天皇制自体は真理ではなく、また自然でもないが、そこに至る歴史的な発見や洞察において軽々しく否定しがたい深刻な意味を含んでおり、ただ表面的な真理や自然法則だけでは割り切れない』

 と語っているが、これを発表したのが昭和21年って。まだ戦後間もない天皇が神様とか言われていた時代にこれを発表しているとは、ちょっと凄すぎる。

■ 今日。夜勤に行く前に渋谷のシネ・アミューズでよしもとよしもと原作、奥原浩志監督作品「青い車」を観る。この映画館、水曜は男女問わず1000円。素晴らしい。原作がすごい短い短編だったので映画はけっこう物語が加えられている。原作本では語られない過去の話がてんこ盛り。原作では死んで登場しない主人公リチオの元彼女(アケミ)との話が付け加えられている。原作では、死んで登場しない「すでに不在。しかも死んじゃって」というどうにもこうにもな状態がこの話の肝だと思えた分、登場してしまう話が挿入される映画は、もちろんクライマックスでは原作に忠実に「不在」になるものの、その「不在」感になんとなく原作を読んだ印象よりも「軽さ」を感じる。原作はもっと圧倒的にどうしよもない、絶望的な「不在」だった。あと、確か原作ではスピッツの曲がドライブしていた時に流れていたような気がしたけれども、そういったものがなくなっていて、それはそれでまぁ監督や脚本家の意思を感じられるが、原作本にあった90年代的な雰囲気はなくなっていた。90年代の冷めた(ように感じる)肌触りも『青い車』の魅力のように感じられたが、その辺を「イマの空気」に変えようとしたのか。それはスピッツが挿入されていないことのほかに、関西大震災の話もカットしているあたりから想像されるが、どうなのだろうか。僕は90年代の空気があるからこその作品だなと思ったもので、どうも違和感。

■ でも曽我部恵一さんの音楽には泣けて仕方なかった。この映画にあっているのかどうかとかそういったことを考える思考は停止。ただただ切なくて泣けた。このサントラが映画館でしか購入できないと聞き、すわと乗り込んですかさず購入したが、どうやら曽我部さんのサイトから通販で購入できるそうな。便利な世の中で素敵です。

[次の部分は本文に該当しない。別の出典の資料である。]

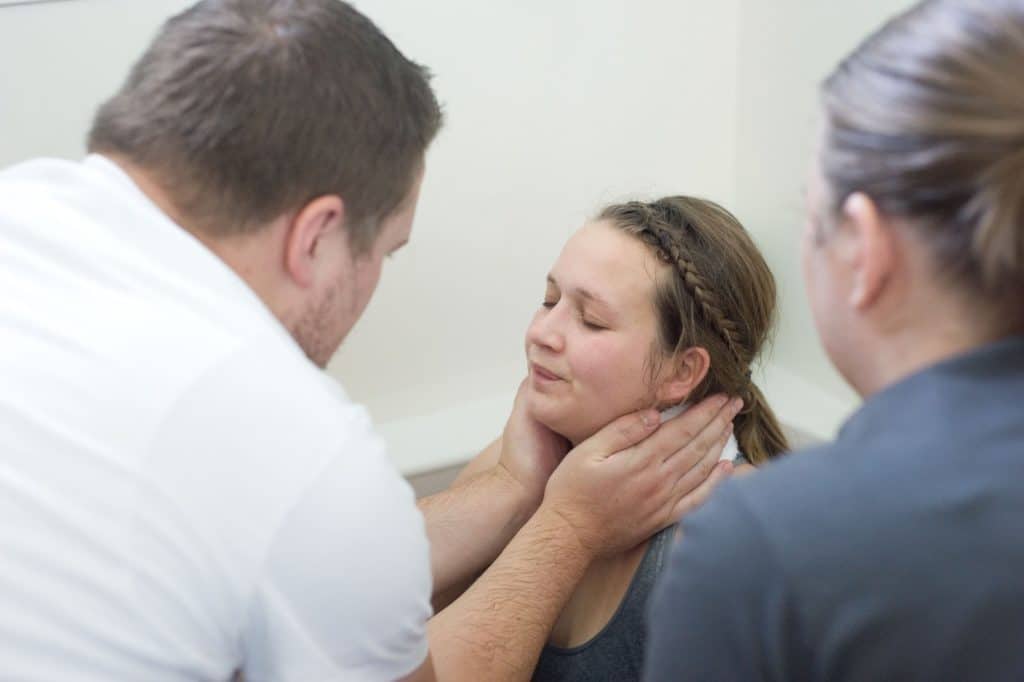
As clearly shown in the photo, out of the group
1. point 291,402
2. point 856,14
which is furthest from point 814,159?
point 856,14

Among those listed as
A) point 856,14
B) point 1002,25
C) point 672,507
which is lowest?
point 672,507

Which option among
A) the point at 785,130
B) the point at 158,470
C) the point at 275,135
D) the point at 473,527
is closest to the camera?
the point at 158,470

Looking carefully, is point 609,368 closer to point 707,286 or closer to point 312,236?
point 707,286

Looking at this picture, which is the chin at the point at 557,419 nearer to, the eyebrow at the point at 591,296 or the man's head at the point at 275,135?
the eyebrow at the point at 591,296

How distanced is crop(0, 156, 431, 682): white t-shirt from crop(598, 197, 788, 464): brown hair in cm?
64

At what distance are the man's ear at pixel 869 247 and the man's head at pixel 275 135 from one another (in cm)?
43

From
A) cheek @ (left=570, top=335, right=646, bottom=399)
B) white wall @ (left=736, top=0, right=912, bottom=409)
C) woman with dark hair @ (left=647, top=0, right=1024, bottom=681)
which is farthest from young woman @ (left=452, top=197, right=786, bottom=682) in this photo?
woman with dark hair @ (left=647, top=0, right=1024, bottom=681)

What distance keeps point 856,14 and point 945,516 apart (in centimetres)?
139

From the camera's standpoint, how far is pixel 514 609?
128 cm

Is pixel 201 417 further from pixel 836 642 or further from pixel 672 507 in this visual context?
pixel 672 507

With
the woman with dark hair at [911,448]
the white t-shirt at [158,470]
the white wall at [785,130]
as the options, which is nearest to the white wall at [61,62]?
the white t-shirt at [158,470]

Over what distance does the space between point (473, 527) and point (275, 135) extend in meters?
0.82

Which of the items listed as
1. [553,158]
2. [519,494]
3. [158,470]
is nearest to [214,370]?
[158,470]

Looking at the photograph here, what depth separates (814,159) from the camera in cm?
75
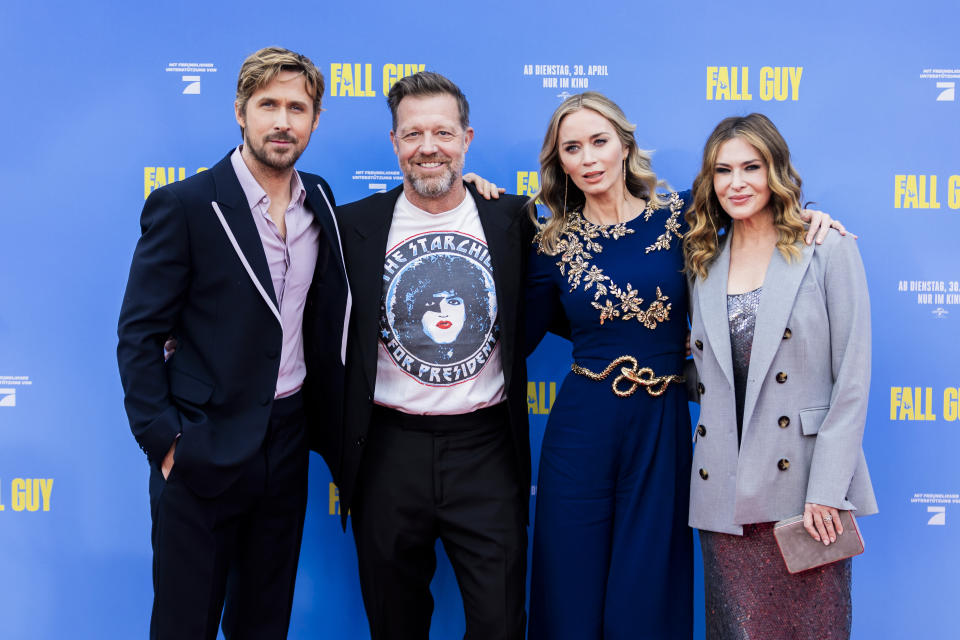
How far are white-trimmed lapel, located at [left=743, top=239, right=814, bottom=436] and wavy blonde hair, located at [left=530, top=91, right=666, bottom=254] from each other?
469 mm

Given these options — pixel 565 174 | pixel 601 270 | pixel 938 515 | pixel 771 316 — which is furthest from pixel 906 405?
pixel 565 174

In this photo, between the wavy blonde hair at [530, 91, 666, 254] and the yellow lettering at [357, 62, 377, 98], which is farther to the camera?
the yellow lettering at [357, 62, 377, 98]

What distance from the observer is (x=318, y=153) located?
2.74 meters

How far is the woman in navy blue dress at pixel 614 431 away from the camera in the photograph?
199cm

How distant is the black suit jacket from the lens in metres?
2.09

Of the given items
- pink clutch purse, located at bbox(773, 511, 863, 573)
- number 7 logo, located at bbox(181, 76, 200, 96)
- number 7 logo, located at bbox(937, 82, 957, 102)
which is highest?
number 7 logo, located at bbox(181, 76, 200, 96)

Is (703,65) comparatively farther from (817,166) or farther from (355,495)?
(355,495)

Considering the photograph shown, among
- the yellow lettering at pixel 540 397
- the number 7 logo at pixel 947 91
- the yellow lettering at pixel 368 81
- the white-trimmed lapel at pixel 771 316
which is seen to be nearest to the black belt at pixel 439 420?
the yellow lettering at pixel 540 397

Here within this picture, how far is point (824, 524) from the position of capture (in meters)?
1.76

■ 話は変わり、アメリカの大統領選挙に関する興味深いブログを発見。この方の日記に書かれていることを見ると、力を持っている人が世の中にはいて、で、その力の使い方に冗談ではなく「世界は終末」に向かっていると感じる。アメリカ在住の方のブログなだけあって、直接アメリカの空気を感じているからこそ、このような文体になると理解できるし、それはやはり遠く日本にいても「怖さ」すら感じる。ただそういう見方に対する違和感を感じるという意見もまた理解できる。で、そういった様々な意見からどう考えるかが重要だ。もっと考える。興味のある方は以下に載せたアドレス順に見てみるといいかもしれません。まぁそれもあくまで私の視点ですが。

 http://d.hatena.ne.jp/TomoMachi/20041027
 この前後にも興味深い日記が満載です。
http://d.hatena.ne.jp/bakuhatugoro/
上の方の日記に対する個人的な意見が書いてあります。とても参考になります。